Unless otherwise provided herein, any offer, acceptance, election, approval, consent, certification, request, waiver, notice or other communication required or permitted to be given hereunder (collectively referred to as a “Notice”), shall be in writing and delivered (a) in person, (b) by registered or certified mail with postage prepaid and return receipt requested or (c) by recognized overnight courier service with charges prepaid, directed to the intended recipient at the address of such Member, as set forth on Schedule 1 hereto or at such other address as any Member hereafter may designate by giving Notice to the Members and the Managers in accordance with this Section 14.13. A Notice or other communication will be deemed delivered on the earliest to occur of (i) its actual receipt when delivered in person, (ii) the fifth Business Day following its deposit in registered or certified mail, with postage prepaid, and return receipt requested or (iii) the second Business Day following its deposit with a recognized overnight courier service.
Section 14.14
Conference Telephone Meetings.
Meetings of the Members or the Managers may be held by means of conference telephone or similar communications equipment so long as all Persons participating in the meeting can hear each other.
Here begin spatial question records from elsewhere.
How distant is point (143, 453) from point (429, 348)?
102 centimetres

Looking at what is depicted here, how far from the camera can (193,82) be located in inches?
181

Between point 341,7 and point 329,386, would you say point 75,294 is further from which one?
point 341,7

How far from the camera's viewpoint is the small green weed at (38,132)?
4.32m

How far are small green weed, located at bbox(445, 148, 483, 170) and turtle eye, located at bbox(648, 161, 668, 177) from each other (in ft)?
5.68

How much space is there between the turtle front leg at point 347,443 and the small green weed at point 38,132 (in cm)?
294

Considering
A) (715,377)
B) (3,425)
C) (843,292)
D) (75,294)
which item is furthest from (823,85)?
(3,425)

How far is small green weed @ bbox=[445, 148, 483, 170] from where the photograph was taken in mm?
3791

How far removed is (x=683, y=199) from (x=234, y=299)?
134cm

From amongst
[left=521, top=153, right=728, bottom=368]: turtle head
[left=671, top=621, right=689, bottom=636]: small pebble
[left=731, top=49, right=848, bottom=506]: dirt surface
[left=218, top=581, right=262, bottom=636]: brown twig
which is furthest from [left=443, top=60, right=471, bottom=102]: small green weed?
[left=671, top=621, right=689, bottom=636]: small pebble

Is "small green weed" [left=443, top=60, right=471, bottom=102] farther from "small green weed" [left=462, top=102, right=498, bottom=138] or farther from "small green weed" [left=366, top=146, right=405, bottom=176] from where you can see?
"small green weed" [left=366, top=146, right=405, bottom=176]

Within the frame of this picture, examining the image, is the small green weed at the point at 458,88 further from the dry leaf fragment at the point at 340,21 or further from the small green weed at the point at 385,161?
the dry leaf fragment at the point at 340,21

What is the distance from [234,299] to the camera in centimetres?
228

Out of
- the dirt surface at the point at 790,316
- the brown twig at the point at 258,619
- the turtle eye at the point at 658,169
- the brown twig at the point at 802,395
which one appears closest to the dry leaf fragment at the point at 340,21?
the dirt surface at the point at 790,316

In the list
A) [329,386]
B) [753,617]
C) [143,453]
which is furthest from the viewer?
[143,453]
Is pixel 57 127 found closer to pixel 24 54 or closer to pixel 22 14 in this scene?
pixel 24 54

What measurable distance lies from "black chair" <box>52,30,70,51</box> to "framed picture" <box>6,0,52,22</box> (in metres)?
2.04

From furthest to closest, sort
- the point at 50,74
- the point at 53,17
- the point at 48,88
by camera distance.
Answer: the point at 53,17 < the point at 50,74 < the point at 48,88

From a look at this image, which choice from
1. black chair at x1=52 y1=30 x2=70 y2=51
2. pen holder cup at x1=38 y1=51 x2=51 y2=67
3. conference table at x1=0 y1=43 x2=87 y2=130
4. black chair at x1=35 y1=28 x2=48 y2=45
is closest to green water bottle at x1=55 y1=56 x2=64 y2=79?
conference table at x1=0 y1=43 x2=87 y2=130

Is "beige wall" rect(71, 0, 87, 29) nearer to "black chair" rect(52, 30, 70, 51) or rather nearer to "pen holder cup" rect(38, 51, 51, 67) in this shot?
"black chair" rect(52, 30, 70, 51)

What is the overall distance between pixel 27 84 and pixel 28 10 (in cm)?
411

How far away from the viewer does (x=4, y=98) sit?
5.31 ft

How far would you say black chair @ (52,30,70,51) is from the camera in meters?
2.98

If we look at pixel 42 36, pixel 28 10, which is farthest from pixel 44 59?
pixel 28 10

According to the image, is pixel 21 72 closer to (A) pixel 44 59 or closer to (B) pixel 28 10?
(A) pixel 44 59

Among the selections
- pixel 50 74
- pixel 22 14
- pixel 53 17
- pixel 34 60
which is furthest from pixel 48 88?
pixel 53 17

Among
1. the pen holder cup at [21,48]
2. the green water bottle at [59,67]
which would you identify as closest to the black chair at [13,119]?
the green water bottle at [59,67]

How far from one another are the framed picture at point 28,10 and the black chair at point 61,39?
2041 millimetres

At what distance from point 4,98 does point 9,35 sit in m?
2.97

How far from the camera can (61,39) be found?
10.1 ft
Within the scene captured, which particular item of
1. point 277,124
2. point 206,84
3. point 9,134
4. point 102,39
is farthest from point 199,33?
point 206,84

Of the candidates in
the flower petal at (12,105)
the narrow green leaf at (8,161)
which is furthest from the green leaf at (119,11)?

Participation in a meeting by means of conference telephone shall constitute presence in person at such meeting, except where a Person participates in the meeting for the express purpose of objecting to the transaction of any business thereat on the ground that the meeting is not lawfully called or convened.
[SIGNATURE PAGES FOLLOW]
IN WITNESS WHEREOF, the undersigned have duly executed this Amended and Restated Operating Agreement of Raft River Energy I LLC as of August 9, 2006.